Drivers face tough new laws over cellphone use in vehicles

World problem: Mobile phone use while driving. PHOTO @IFC_org

London, UK | Xinhua | Drivers in Britain are to face fines and a risk to their driving licenses under stricter controls over the use of cellphones in their vehicles, the British Department for Transport (DfT) announced Friday.

While it is already illegal in Britain to text or make a phone call using a hand-held device while driving, the new laws, which will come into operation in 2022, will go further to ban drivers from using cellphones to take photos or videos, scroll through playlists or play games.

It will also outlaw the use of hand-held devices when vehicles are stopped at traffic lights or held up in a queue on a gridlocked motorway.

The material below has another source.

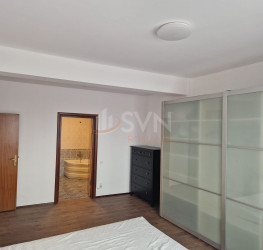 Apartament, 3 rooms with underground parking included Bucuresti/Aviatorilor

Offenders will face a 200-pound (269-U.S. dollar) fixed penalty notice and have 6 points on their driving license, risking a ban under a points totting-up system.

The tougher rules follow a public consultation that found 81 percent of respondents supported proposals to strengthen the law and make it easier for culprits to be prosecuted.

A study published Friday by the DfT revealed younger motorists are more likely to have used a handheld device while driving.

A poll conducted for the DfT by Ipsos MORI found around two thirds of 16-24 year olds used their cellphones in hand while stationary in traffic or at traffic lights, and about six in ten used their phones while moving in traffic.

Transport Secretary Grant Shapps said: “Too many deaths and injuries occur while mobile phones are being held. By making it easier to prosecute people illegally using their phone at the wheel, we are ensuring the law is brought into the 21st century.”